*** TEXT BLOCK Section Begins ***

Migration to UnifiedSimEnv

Why Migrate?

Accuracy: UnifiedSimEnv uses the same code paths as non-RL simulation
Maintainability: Single unified codebase (no forked logic)
Features: Better action masking, GNN observations, configurable obs spaces
Testing: More comprehensive test coverage

Migration Steps

Update imports:

# Before
from fusion.modules.rl.gymnasium_envs import SimEnv

# After
from fusion.modules.rl.environments import UnifiedSimEnv

Update configuration:

# Before (dict with "s1" key)
config = {"s1": {"path_algorithm": "dqn", ...}}
env = SimEnv(sim_dict=config)

# After (RLConfig object)
from fusion.modules.rl.adapter import RLConfig
config = RLConfig(k_paths=3, obs_space="obs_8")
env = UnifiedSimEnv(config=config)

Update action handling:

# Before (no action masking)
action = model.predict(obs)

# After (with action masking)
action_mask = info["action_mask"]
action = model.predict(obs, action_masks=action_mask)

Test thoroughly before removing legacy code

File Reference

fusion/modules/rl/gymnasium_envs/
|-- __init__.py              # Factory function, exports
|-- general_sim_env.py       # SimEnv class (deprecated)

*** TEXT BLOCK Section Ends ***

PROMPT A:
Answer these questions about the migration guide:
(i) Which module is SimEnv imported from before the migration?
(ii) Which two arguments are passed to RLConfig in the configuration example?
(iii) Which file holds the SimEnv class?
PROMPT B: Please list every labeled reason the migration guide gives for migrating to UnifiedSimEnv.
PROMPT C: Rewrite the part of the migration guide that opens with the words containing "# After (RLConfig" and closes with "(with action masking)", renaming "obs_space" to "observation_space".
Answer from the migration guide alone.

*** DATASET EXCERPT Section Begins ***

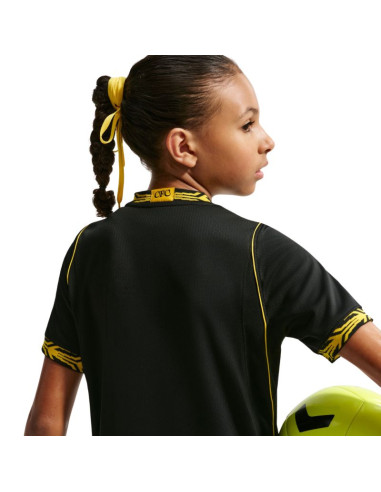 Koszulka dla dzieci nike chelsea f.c. stadium 2026/27 czarna ii1707 011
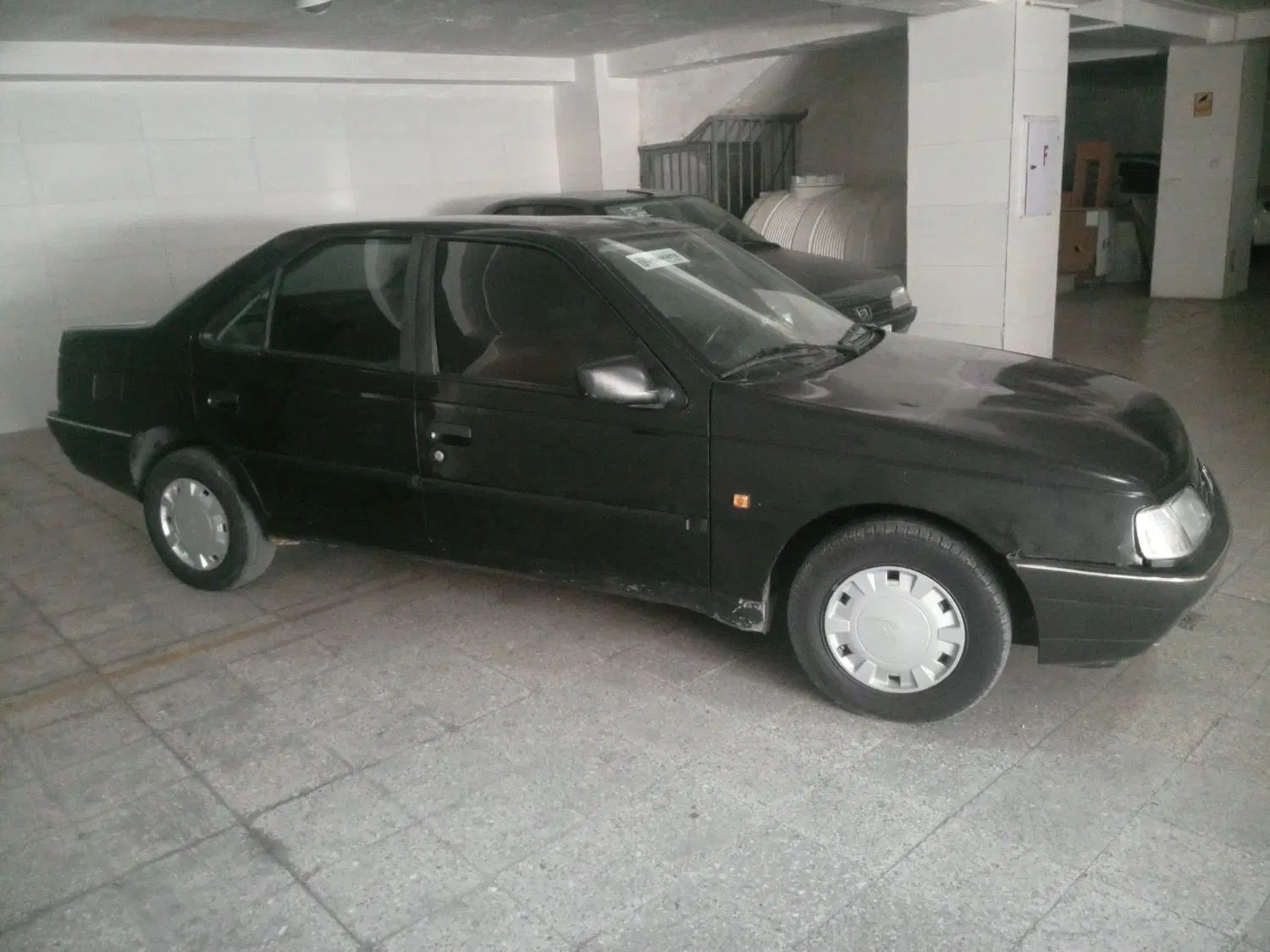پژو 405 GLX - 1383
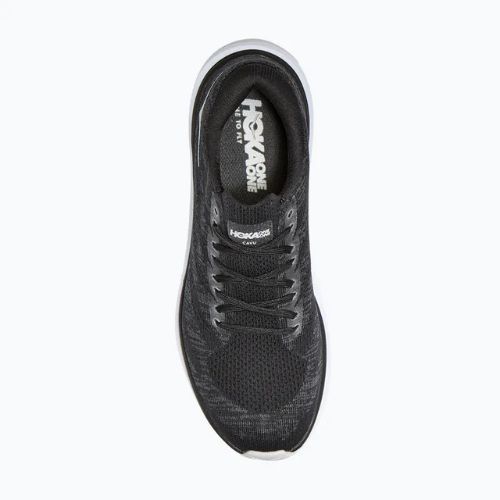 Мъжки обувки за бягане HOKA Cavu 3 black/white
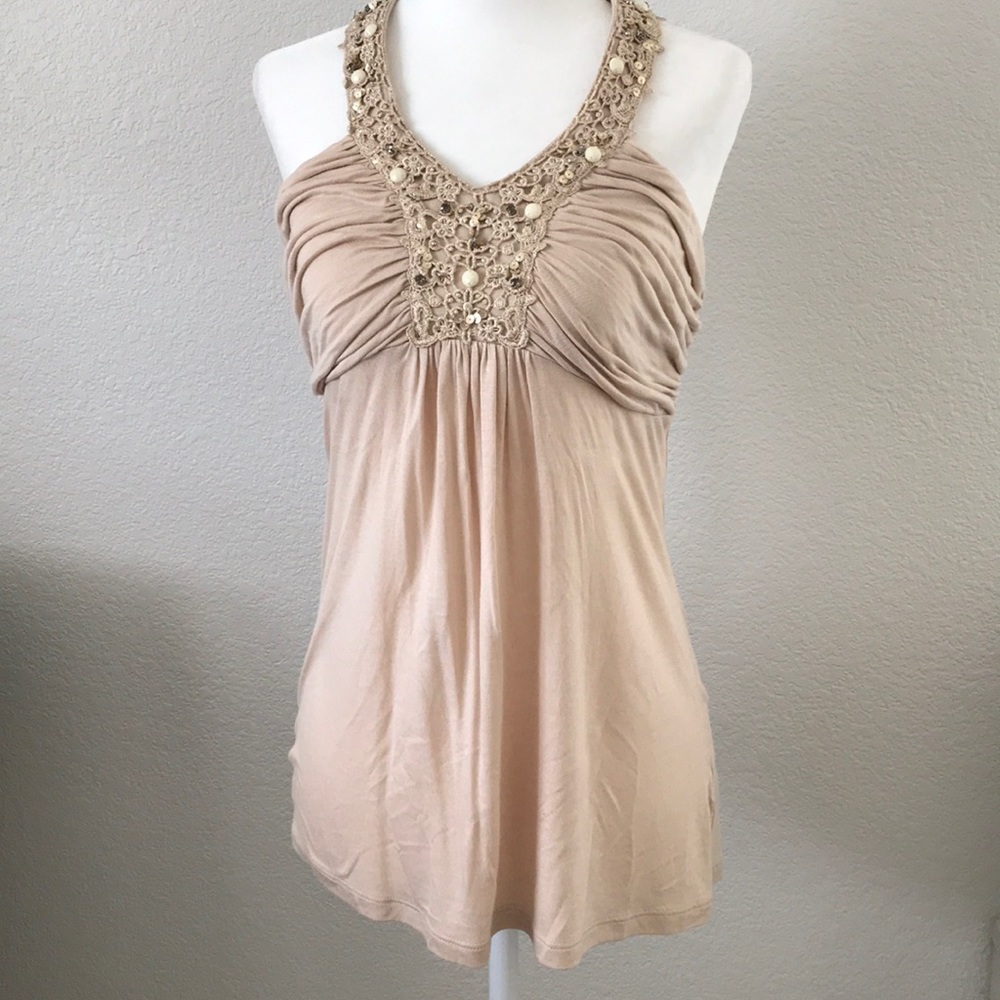 ⭐️3/$20⭐️ Express Halter Top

*** DATASET EXCERPT Section Ends ***

YOUR RESPONSE A:
(i) fusion.modules.rl.gymnasium_envs
(ii) k_paths=3 and obs_space="obs_8"
(iii) general_sim_env.py

YOUR RESPONSE B:
- Accuracy
- Maintainability
- Features
- Testing

YOUR RESPONSE C:
# After (RLConfig object)
from fusion.modules.rl.adapter import RLConfig
config = RLConfig(k_paths=3, observation_space="obs_8")
env = UnifiedSimEnv(config=config)

Update action handling:

# Before (no action masking)
action = model.predict(obs)

# After (with action masking)